Environmentalist and Executive Trustee of Conservation Action Trust, Mumbai, Debbie Goenka says that while the minister and the CM had their heart in the right place and are well intentioned, ‘delivery is lacking’. “Because we don't have the luxury of time, whatever, the government has been talking about doing should have happened yesterday,” he explains.

Goenka grimly predicts that five years down the line, Maharashtra will have to spend $20 billion in compensation that they don't have. “And whatever will happen when insurance companies stop insuring certain places? Half of Mumbai is going to be under water. Where is the money going to come from? Industries will have all virtually shut down and the refineries and power plants are going to be in serious trouble because of sea level rise,” he asks.

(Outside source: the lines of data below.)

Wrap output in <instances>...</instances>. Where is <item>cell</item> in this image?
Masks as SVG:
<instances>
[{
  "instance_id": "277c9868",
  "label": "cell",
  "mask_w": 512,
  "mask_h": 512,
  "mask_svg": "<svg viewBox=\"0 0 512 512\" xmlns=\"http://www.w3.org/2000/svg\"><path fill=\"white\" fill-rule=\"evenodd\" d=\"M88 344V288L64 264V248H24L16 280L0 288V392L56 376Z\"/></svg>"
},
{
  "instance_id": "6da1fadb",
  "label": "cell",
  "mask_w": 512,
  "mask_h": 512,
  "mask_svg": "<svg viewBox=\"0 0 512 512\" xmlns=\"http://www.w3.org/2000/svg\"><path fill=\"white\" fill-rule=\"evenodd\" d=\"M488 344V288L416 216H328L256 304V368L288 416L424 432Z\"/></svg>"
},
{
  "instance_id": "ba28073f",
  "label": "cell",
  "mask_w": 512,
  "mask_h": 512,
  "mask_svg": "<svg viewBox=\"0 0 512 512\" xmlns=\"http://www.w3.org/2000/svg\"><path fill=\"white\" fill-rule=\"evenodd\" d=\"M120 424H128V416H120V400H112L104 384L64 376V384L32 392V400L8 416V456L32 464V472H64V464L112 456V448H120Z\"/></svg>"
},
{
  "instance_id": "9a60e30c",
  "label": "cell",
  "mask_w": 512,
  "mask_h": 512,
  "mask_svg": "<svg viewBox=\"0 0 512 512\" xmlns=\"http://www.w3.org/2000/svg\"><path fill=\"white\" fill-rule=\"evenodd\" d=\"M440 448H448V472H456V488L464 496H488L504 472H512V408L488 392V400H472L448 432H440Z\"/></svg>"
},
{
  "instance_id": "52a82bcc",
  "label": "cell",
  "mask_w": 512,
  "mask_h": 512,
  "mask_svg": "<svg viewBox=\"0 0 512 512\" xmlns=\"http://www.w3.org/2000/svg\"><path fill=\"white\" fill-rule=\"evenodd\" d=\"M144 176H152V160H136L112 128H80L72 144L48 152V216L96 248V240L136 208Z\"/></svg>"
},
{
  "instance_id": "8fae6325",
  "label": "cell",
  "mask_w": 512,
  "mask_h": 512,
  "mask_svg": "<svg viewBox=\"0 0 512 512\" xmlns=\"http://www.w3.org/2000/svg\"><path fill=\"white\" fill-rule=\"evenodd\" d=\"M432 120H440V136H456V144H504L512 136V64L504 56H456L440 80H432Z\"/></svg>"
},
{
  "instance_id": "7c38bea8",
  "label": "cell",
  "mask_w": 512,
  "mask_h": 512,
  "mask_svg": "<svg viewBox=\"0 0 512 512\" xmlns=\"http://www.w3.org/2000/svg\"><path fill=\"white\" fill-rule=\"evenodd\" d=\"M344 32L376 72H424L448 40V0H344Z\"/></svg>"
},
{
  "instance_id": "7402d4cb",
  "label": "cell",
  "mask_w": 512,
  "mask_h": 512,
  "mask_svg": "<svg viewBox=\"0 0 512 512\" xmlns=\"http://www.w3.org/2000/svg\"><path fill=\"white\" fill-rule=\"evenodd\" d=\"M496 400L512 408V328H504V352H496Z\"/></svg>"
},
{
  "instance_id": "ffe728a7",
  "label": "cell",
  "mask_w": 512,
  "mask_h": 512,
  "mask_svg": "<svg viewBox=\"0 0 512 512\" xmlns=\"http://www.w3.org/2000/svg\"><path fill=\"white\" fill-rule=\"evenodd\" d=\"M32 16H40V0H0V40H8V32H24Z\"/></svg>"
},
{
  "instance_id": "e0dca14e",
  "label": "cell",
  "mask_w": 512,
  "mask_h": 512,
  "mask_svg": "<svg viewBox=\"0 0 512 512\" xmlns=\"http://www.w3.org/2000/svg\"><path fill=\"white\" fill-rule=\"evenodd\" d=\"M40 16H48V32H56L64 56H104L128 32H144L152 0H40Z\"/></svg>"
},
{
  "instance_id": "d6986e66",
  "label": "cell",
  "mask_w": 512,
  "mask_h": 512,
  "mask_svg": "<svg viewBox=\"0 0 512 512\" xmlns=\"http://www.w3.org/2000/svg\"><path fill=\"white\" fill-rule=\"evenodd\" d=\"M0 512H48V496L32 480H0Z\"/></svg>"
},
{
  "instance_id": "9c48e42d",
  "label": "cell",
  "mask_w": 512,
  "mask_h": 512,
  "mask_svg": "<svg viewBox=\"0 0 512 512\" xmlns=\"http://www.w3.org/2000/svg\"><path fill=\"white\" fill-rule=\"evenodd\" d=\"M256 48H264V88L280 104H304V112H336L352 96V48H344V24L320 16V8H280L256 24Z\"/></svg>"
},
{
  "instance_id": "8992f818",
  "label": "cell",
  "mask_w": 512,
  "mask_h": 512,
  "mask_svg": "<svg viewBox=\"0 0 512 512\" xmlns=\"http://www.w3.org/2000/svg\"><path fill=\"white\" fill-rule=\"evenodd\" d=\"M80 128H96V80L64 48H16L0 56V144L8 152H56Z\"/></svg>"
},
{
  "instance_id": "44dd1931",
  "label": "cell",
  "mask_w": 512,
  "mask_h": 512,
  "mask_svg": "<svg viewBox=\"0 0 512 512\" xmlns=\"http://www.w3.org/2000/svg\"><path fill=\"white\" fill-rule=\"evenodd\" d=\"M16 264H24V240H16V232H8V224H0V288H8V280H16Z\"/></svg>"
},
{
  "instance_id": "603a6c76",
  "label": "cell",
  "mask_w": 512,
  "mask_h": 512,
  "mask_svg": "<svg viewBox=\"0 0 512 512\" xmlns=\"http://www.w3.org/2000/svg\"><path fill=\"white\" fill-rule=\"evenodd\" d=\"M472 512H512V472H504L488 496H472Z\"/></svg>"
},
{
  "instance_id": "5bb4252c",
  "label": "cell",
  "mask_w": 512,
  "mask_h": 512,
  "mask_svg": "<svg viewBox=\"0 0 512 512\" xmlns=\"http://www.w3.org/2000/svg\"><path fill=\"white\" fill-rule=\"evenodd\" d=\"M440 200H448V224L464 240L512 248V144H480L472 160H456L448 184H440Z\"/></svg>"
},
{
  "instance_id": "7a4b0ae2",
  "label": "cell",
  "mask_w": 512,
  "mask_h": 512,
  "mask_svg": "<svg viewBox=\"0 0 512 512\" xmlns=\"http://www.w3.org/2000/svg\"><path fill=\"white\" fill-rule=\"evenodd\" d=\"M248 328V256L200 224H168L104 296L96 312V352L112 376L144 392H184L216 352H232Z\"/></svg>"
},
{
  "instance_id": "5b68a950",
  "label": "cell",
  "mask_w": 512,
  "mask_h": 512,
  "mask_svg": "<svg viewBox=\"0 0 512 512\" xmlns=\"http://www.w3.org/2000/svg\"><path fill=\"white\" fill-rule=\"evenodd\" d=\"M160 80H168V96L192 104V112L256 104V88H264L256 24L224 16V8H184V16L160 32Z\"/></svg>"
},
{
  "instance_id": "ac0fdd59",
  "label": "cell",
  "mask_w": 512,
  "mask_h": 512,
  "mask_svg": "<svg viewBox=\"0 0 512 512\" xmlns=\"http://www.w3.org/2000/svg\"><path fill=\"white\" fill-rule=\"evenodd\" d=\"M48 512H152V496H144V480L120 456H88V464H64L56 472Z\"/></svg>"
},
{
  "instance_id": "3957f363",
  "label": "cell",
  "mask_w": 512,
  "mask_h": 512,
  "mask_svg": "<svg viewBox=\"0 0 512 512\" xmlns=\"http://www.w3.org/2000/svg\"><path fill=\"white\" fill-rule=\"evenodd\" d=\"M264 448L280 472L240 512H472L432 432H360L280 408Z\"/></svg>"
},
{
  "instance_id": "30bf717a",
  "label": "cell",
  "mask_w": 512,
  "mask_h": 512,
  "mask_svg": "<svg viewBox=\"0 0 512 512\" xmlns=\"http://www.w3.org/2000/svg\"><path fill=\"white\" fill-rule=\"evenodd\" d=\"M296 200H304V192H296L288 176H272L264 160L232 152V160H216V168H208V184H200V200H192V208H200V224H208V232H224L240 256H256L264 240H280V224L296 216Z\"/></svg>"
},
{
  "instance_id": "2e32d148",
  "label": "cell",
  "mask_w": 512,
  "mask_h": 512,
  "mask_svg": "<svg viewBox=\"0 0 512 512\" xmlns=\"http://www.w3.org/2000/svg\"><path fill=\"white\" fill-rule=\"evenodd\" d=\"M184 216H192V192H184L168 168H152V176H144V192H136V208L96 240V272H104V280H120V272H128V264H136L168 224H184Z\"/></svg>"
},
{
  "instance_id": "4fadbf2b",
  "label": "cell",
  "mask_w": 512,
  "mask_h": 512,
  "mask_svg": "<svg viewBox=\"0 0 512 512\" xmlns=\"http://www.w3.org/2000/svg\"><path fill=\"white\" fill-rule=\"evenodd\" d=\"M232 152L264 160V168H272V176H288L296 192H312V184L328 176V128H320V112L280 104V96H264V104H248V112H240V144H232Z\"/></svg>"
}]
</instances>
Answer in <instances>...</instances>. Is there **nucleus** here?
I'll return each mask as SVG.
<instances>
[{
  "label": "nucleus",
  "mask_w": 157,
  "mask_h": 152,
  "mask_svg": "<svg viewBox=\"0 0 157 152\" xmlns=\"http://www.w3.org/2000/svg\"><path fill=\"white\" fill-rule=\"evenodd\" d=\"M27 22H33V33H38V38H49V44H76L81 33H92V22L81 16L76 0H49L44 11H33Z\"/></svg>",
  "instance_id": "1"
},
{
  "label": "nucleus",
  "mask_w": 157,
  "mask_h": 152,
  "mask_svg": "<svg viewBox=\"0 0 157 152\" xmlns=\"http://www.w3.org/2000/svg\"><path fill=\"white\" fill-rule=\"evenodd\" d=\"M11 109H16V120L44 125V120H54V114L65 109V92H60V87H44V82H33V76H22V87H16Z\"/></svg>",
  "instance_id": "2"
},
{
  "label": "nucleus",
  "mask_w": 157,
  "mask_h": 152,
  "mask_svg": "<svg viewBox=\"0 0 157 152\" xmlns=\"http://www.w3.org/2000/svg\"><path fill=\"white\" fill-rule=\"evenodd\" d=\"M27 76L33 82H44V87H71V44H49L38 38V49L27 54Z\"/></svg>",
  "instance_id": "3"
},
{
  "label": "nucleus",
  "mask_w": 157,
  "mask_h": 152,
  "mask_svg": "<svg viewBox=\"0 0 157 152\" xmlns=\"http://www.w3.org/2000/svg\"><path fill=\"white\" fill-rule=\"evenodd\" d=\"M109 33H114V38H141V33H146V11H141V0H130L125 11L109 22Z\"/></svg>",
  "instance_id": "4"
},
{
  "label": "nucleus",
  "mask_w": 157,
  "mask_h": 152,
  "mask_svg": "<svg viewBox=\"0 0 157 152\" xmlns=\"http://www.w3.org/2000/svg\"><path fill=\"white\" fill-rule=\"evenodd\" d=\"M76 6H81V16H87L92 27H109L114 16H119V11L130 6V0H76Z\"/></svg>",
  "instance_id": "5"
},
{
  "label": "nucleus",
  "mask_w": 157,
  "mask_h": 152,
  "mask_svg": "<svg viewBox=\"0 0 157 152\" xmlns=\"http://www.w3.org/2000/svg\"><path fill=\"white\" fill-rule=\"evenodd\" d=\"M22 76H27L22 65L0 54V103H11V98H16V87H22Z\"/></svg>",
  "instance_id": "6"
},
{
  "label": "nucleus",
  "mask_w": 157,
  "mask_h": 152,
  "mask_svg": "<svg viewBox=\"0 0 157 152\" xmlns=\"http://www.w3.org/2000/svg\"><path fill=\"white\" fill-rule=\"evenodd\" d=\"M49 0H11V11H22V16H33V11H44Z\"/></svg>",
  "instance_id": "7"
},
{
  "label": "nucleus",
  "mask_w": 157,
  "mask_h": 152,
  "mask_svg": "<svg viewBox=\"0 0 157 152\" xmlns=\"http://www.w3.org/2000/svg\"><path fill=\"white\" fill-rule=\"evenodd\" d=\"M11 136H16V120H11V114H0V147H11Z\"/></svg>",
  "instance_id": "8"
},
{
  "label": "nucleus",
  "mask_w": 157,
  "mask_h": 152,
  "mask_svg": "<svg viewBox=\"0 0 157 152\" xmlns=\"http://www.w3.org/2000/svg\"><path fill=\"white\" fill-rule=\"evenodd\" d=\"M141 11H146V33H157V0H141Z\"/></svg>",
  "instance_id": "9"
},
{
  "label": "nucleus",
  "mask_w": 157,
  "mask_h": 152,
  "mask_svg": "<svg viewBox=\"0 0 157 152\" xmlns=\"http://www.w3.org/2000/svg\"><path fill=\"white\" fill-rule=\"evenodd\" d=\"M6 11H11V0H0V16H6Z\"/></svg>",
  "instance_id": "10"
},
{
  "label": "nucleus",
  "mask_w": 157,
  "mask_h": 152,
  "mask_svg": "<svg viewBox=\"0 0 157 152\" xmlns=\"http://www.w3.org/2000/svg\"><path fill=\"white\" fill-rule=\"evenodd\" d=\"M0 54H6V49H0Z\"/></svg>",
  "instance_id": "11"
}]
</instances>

“You cannot destroy a natural environment or natural infrastructure and call it development. If you want to build a road, it cannot be through forests or mangroves. This cannot be an example of development,” he says.

Roshni Nugehalli, Director, Social Justice Group Yuva, concurs. “We often find that the urban poor, who are not responsible for climate emissions, are the most affected by infrastructure projects and climate change impacts. People who live in slums make a huge contribution to the city, and their rights and needs must be considered in policy responses. It includes improving water and sanitation as well as the conditions of their living and transport,” she says.

While awareness and action are both important, climate activists and others who believe that environment protection should not be at the cost of developing world-class infrastructure and industry, both agree that the state will have to turn its commitments into action from mere announcements.